To cite RDP, please cite McCoy, K.M., Ackerman, M.E. and Grigoryan, G., 2024. A significance score for protein–protein interaction models through random docking. Protein Science, 33(2), p.e4853.

INTRODUCTION

RD p-value is a statistical significance score for protein-protein interaction models. It is based on the probability of getting a model as good or better than the one provided, by randomly docking the true structure's partners together. The user must chose which relative distance metric to use to score each of the random docks and the model, which will then be used to place the model's score into the distribution of scores of the randomly docked models, generating a p-value. Currently complex RMSD, Receptor + Ligand RMSD, and DOCKQ are possible relative distance metrics. It may also be biased so that random docks must include certain binding residues and/or dock at a given angle or below.

Both RMSDs and DOCKQ require atoms to be matched between the model and true structure. This script's atom-matching process automatically figures out which atoms to pair to one another, only requiring the user to provide which chains represent each binding partner in the true structure (i.e. the chains representing each binding partner in the models do not need to be provided and will be automatically figured out). This functionality is available even in cases of binding partners involving multiple chains, or there being multiple unique binding locations. It can even match multiple chains from the true structure to the same chain on a model, for cases in which multiple chains in the model have the same identifier. This is useful for the output of programs like SnugDock, for example, which requires all antigen chains to be labeled together as "A". It may prove useful those who want to score large numbers of models from disparate methods that number and label chains in varied ways.
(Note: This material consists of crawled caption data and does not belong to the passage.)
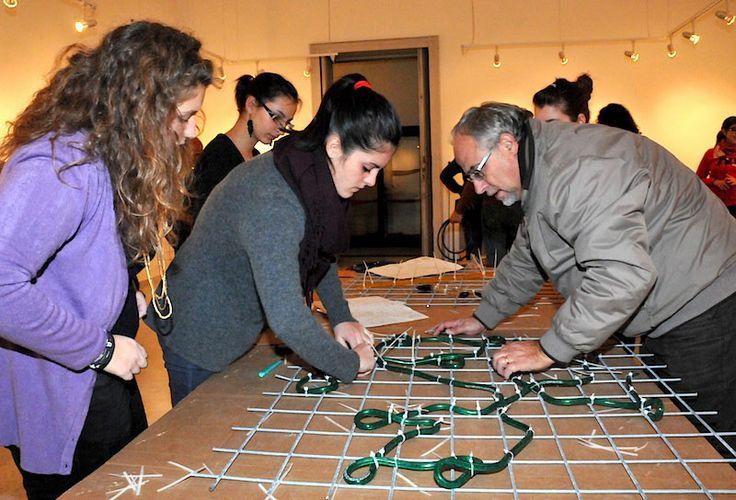 Professionisti e volontari, ragazzi delle scuole superiori, scout, artigiani, insegnanti, genitori insieme per costruire e rendere reale il disegno, per trasformare in tre dimensioni il pensiero dei bambini schizzato sul foglio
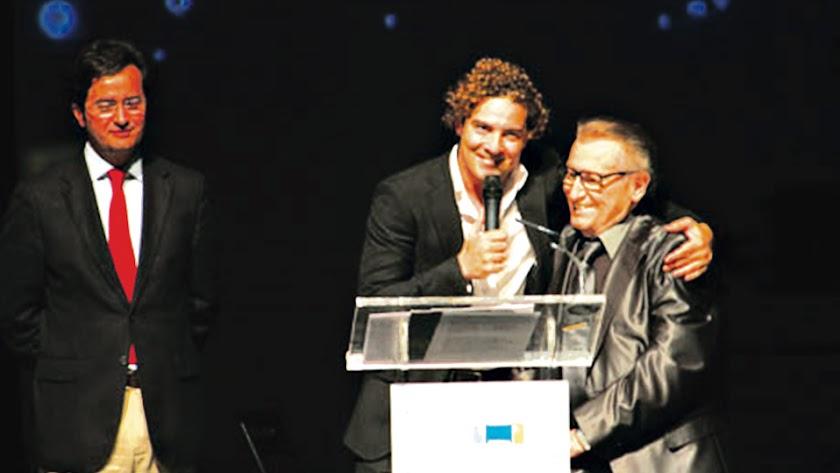Manolo Escobar y David Bisbal.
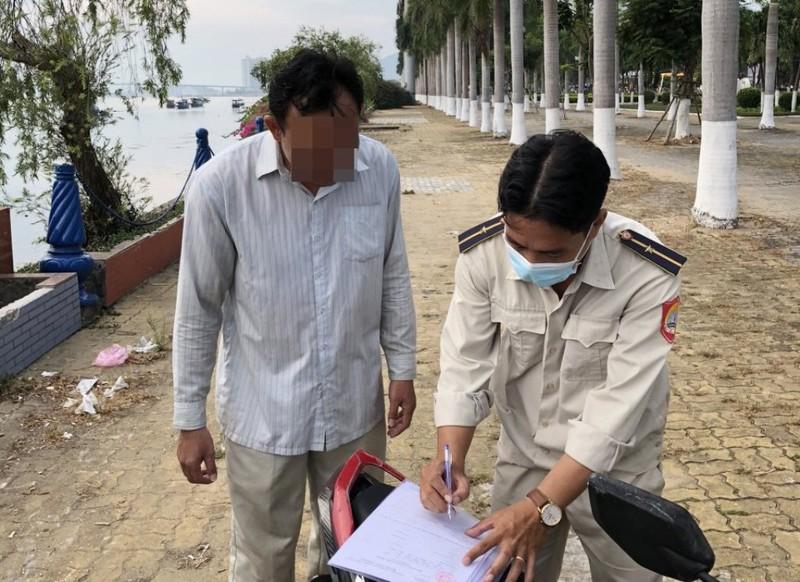Đà Nẵng: Phạt hàng loạt người không đeo khẩu trang  - ảnh 1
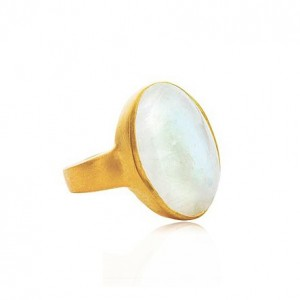 gold-moonstone-ring-3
It is worth noting that our script can also compute just the underlying distance metrics (RMSDs, DOCKQ) with the -j flag. It is slightly quicker than DOCKQ.py, despite the fact that DOCKQ.py was explicitly given which chains should be paired to each other, while atom_match_n_RD p-value.py was only told the chains for the docking partners in the true structure, and compared all chains to each other to automatically match them. So this script may also prove useful for those who would like a slight increase in speed, or to analyze models with chains that share the same identifier or have different chain naming between models of the same structure, when running many DOCKQ calculations en masse.

SET UP

To set up RDP, please first set up Mosaist, located on GitHub at Grigoryanlab/Mosaist.

Then run RDP's makefile, providing the path to your version of g++ as CC, the path to Mosaist's include subdir as MST_INC_DIR, and the path to MST's objs dir as MST_OBJS_DIR. The version of g++ should be the same one as used by Mosaist. These can be provided as flags or filled into the makefile.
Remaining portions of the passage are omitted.